Where did we ever get these beliefs? The Bible? We got them from others who taught us, directly or indirectly, to interpret God’s love a certain way, to look at God through the lens they provided. Ooh, that “they”—sounds like a conspiracy! Did you have me figured for a paranoid, wacko pastor? Now you know. It is a conspiracy: the world’s operatives are working to bring you over or at least undermine you. But Christ has already brought you over into the light, life, and love. The light is very bright. The life is very different from what we knew, the way we walked before. And as for this love? It’s demanding. Should love be demanding? Expectations? Isn’t love letting go? How can it be love when feelings are hurt?
What if love is accountability? When we love, we are answerable to the one whom we love, who loves us. In Christ, we are accountable. We are accountable to one another. Our fellowship is for walking in the light, for living out the truth. John is clear: “if we walk in the light, as he is in the light, we have fellowship with one another, and the blood of Jesus, his Son, purifies us from all sin.” (1:7). There is a way to claim Jesus yet not have him. To have him is to have fellowship, koinonia, participation, communion—reforming, transforming, vital. To be in the light is to be in the ongoing, active process of purification.
If we don’t actually want the purification—what’s there to purify, after all? I’m not a bad person!—we aren’t going to invest in the fellowship. We don’t get to pick and choose what God may purify out of us and what He may not touch; He leaves nothing in the shadows. He is light.
John reminds us that our fellowship with one another is through the blood. No blood, no purification. No blood, no fellowship. We are brothers and sisters now because we are Christ’s blood brothers: his life is active and at work in our lives and in our life together. Christ knows about the shadows and the darkness—he knows about ours, even if we don’t! He came to dispel them, to speak his Word of light and life into every darkness. His Word reveals darkness for what it is; we don’t completely love that part; our feelings and self-regard get hurt along the way. His Word guides us out of every darkness because his Word is light, just as he is light. This congregation delights in fellowship. If we would have even more profound fellowship, let us walk in the light, encouraging one another to walk in the light. Our fellowship is for purification, sanctification—God is making us holy, together.

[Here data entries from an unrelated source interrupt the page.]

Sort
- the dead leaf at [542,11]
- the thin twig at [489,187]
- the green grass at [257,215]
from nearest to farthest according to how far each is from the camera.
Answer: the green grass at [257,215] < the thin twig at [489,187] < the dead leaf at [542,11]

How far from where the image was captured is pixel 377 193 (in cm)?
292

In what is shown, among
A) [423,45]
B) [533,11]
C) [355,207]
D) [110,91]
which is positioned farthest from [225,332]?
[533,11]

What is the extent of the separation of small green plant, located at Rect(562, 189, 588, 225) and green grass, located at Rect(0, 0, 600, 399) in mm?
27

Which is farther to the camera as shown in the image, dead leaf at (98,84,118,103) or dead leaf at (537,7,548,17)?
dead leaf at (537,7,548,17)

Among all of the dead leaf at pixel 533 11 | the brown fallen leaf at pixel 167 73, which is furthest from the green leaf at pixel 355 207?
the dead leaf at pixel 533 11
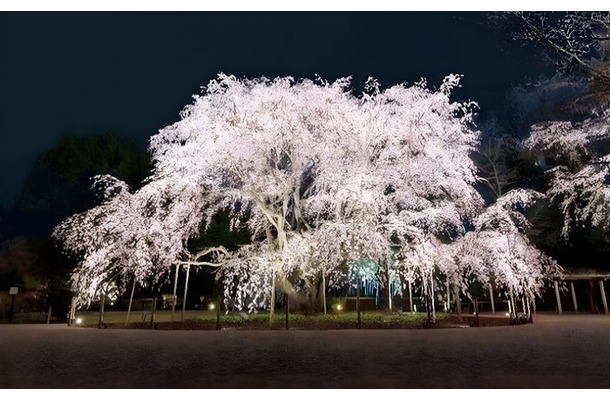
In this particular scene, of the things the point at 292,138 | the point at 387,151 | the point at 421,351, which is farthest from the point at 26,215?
the point at 421,351

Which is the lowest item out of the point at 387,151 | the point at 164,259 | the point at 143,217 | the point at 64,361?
the point at 64,361

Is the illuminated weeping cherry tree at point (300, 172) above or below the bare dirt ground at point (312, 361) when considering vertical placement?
above

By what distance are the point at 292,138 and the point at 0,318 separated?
13.7m

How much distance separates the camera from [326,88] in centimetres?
1475

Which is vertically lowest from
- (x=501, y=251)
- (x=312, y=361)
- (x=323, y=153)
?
(x=312, y=361)

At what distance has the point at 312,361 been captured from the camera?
7.22 m

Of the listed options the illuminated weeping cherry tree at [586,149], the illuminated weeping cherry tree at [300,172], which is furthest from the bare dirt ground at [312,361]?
the illuminated weeping cherry tree at [586,149]

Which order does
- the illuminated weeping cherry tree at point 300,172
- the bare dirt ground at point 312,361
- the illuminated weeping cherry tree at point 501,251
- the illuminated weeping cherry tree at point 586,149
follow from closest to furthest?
the bare dirt ground at point 312,361, the illuminated weeping cherry tree at point 586,149, the illuminated weeping cherry tree at point 300,172, the illuminated weeping cherry tree at point 501,251

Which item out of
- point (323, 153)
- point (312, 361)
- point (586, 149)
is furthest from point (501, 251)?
point (312, 361)

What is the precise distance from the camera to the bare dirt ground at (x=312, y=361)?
5738mm

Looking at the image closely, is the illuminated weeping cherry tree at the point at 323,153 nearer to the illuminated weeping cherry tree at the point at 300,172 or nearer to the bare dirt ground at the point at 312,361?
the illuminated weeping cherry tree at the point at 300,172

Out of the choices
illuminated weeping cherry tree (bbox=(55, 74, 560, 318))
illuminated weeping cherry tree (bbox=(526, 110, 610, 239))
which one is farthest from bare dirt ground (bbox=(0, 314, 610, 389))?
illuminated weeping cherry tree (bbox=(526, 110, 610, 239))

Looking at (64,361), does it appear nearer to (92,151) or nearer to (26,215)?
(92,151)

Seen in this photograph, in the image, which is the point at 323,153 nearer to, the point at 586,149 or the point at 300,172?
the point at 300,172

We are being purified. Our sin is forgiven; the stains remain. The blood is washing away, erasing, those stains. It’s a long, slow process; it’s demanding. We have a knack for slopping stuff on our clean clothes. We get up from indulging ourselves, and there the stains are. We will never be fully in the presence of God without being purified. God will never be fully present with us if we will not be fully purified. Sin, sin, sin—pastor, can’t we have one Sunday without sin? Yes! eventually, as we fix our hearts upon the blood of Jesus, purifying us in fellowship.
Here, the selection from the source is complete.